- Provided passage -
····················

The government that replaced the Diem regime was a revolutionary council headed by Brigadier General Duong Van Minh. A series of other coups followed, and in the 18 months after Diem's overthrow South Vietnam had ten different governments. None of these proved capable of dealing effectively with the country's military situation. A military council under General Nguyen Van Thieu and General Nguyen Cao Ky was finally created in 1965, and it restored basic political order. Later, in September 1967, elections were held and Thieu became president of South Vietnam.

 

Deepening U.S. Involvement

Unlike conventional wars, the war in Vietnam had no defined front lines. Much of it consisted of hit-and-run attacks, with the guerrillas striking at government outposts and retreating into the jungle. In the early 1960s some North Vietnamese troops, however, began to infiltrate into South Vietnam to help the Vietcong, and supplies sent to Hanoi from the USSR and China were sent south down the so-called Ho Chi Minh Trail. The war began to escalate in the first week of August 1964, when North Vietnamese torpedo boats were reported to have attacked two U.S. destroyers in the Gulf of Tonkin. Acting on the resolution passed on August 7 by the U.S. Senate (the so-called Tonkin Gulf Resolution), authorising increased military involvement, President Lyndon B. Johnson ordered jets to South Vietnam and the retaliatory bombing of military targets in North Vietnam. From 1964 to 1968 General William C. Westmoreland was commander of U.S. forces in South Vietnam; General Creighton Abrams replaced him in 1968.

 

In February 1965, U.S. planes began regular bombing raids over North Vietnam. A halt was ordered in May in the hope of initiating peace talks, but when North Vietnam rejected all negotiations, the bombings were resumed. In the meantime, the U.S. continued to build up its troop strength in South Vietnam. On March 6, 1965, a brigade of American marines landed at Dà Nang, south of the demilitarised zone (DMZ) that had originally been set up at the time of partition. The marines, the first U.S. combat ground-force units to serve in the country, brought the number in the U.S. military forces in Vietnam to some 27,000. By year's end American combat strength was nearly 200,000.

····················

- Tasks to carry out -
(a) Return everything in the Vietnam War passage from "In February 1965, U.S." down to "was nearly 200,000.", copied word for word.
(b) According to the Vietnam War passage, where did a brigade of American marines land on March 6, 1965?

Stored data entries

····················

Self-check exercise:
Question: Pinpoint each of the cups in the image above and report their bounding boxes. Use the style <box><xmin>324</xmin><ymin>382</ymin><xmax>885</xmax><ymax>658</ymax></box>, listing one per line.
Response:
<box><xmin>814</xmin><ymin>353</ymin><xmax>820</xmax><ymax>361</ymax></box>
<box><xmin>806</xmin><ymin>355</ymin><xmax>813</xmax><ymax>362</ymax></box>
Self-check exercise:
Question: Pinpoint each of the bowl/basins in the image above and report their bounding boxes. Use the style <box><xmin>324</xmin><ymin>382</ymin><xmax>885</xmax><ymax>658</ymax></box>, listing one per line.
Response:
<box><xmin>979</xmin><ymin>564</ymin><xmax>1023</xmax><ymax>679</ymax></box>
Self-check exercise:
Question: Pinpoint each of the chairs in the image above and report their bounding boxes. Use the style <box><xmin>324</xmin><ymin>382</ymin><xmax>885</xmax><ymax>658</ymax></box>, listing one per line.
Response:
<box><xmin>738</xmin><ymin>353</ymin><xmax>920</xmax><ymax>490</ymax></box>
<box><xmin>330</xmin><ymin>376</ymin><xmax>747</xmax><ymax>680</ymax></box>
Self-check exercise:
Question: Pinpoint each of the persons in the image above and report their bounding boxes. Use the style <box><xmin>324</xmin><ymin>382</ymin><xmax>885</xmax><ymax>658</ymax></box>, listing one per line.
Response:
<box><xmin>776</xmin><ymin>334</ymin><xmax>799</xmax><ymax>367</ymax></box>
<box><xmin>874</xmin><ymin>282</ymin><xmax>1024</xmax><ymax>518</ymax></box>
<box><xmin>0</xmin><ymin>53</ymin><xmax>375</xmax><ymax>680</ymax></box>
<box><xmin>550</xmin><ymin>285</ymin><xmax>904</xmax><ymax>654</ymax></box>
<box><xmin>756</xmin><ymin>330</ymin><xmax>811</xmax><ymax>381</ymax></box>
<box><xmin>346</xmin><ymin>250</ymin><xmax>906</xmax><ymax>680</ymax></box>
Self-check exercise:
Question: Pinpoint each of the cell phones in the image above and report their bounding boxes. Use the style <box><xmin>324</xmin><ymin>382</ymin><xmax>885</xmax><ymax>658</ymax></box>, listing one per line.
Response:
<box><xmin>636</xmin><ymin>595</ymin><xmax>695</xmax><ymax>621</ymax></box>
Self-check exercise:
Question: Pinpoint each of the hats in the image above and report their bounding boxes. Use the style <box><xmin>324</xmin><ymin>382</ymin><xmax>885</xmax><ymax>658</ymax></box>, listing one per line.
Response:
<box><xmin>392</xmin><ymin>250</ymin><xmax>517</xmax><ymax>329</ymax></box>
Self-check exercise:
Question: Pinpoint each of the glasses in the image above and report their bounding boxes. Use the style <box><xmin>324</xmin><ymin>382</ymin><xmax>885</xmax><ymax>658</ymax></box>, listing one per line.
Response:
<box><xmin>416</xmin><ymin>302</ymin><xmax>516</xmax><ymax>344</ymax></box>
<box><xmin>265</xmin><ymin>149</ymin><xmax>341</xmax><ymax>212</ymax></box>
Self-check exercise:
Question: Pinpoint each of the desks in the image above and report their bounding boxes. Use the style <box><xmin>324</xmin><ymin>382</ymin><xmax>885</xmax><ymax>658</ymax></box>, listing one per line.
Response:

····················

- Results for the exercise -
(a)
In February 1965, U.S. planes began regular bombing raids over North Vietnam. A halt was ordered in May in the hope of initiating peace talks, but when North Vietnam rejected all negotiations, the bombings were resumed. In the meantime, the U.S. continued to build up its troop strength in South Vietnam. On March 6, 1965, a brigade of American marines landed at Dà Nang, south of the demilitarised zone (DMZ) that had originally been set up at the time of partition. The marines, the first U.S. combat ground-force units to serve in the country, brought the number in the U.S. military forces in Vietnam to some 27,000. By year's end American combat strength was nearly 200,000.

(b) At Dà Nang, south of the demilitarised zone (DMZ).